[Design View / Design Solution]
Innovate For Low Power In A High-Performance FPGA
Overcome static and dynamic power consumption challenges by employing novel power-reduction techniques.
Paul Ekas
ED Online ID #16249
August 16, 2007
Copyright © 2006 Penton Media, Inc., All rights reserved. Printing of this document is for personal use only.
Reprints
Traditionally, digital logic has not consumed significant static
power, but this has changed dramatically as process nodes shrink.
Leakage current in digital logic is
now the primary challenge for
FPGAs as process geometries
decrease. If power-reduction
strategies are not employed, power consumption becomes a critical
issue as static power can increase
dramatically at the 65-nm process
node. Static power consumption
rises largely because of increases
in various sources of leakage current (Fig. 1).
Power consumption is composed of static and dynamic power. Static power is the power consumed
by an FPGA when it's programmed with a
programmer object file (.pof), but no
clocks are operating. Both digital and
analog logic consume static power. In an
analog system, static power primarily
consists of the quiescent current of the
analog circuit based on its interface (Fig.
2 and the table).
Dynamic power is the added power
consumed when the device is operating,
which is caused by toggling signals and
charging and discharging capacitive
loads. The main variables affecting
dynamic power are capacitance charging, the supply voltage, and the clock frequency (Fig. 3).
Dynamic power decreases with
Moore's Law by taking advantage of
process node shrinks to reduce capacitance and voltage. The challenge is
when more circuits are implemented
with each process shrink and the maximum clock frequency increases. While
the power reduction declines for an
equivalent circuit from process node to process node, the FPGA capacity keeps
doubling and the maximum clock frequency keeps increasing.
FPGA ARCHITECTURE
Advances in
architecture, process technology, and circuit techniques help attack these power
challenges. One such example is Altera's
Stratix III FPGA.
The company's Programmable Power
Technology helps reduce power in high-end FPGAs. Traditionally, all high-performance FPGAs are implemented with a high-performance fabric, where every logic
element (LE) provides the maximum performance with a subsequent high leakage power.

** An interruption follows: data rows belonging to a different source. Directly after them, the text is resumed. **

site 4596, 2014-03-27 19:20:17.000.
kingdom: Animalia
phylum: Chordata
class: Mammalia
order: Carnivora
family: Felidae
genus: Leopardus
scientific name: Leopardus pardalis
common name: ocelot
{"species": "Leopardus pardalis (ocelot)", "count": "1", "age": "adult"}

Programmable Power Technology takes advantage of the
fact that most circuits in a
design have excess slack and
therefore don't require the highest performance logic. Figure 4 shows a typical excess slack
histogram, where the majority
of the paths (on the left) have
slack and only a few critical
paths (on the right) need the
highest performance logic to
meet timing requirements.
With Programmable Power Technology, the logic fabric of Stratix III can be
programmed at the logic-array-block
(LAB) level by providing high-speed logic
or low-power logic, depending on which
is required by the specific logic path (Fig. 5). In this way, the small percentage of
timing-critical circuits is "selected" to the
high-speed setting, with the remainder
using the low-power setting, resulting in
a 70% decrease in leakage power for the
low-power logic. Placing unused logic, as
well as DSP blocks and TriMatrix memory into the low-power modes, further
decreases power.
SELECTABLE CORE VOLTAGE
Selectable core voltage lets designers
use a 0.9- or 1.1-V core voltage based on
performance requirements. The 0.9-V
core voltage provides the overall minimum dynamic and leakage power, while
the 1.1-V core voltage delivers the overall highest performance. Dynamic power
scales with the square of core voltage, while static power scales by the power of
2.5 of core voltage.
The selectable core voltage input can be set to 0.9 V or 1.1 V during board
design. This core voltage supplies all of
the LABs, memories, and DSP functions
in the core fabric. The selectable core
voltage affects the fabric performance,
so when a device and speed grade are
selected in the software, a core voltage
selection is also required. The software
uses timing and power models specific
to the selected core voltage to implement all timing-dependent and power-dependent analysis and optimization.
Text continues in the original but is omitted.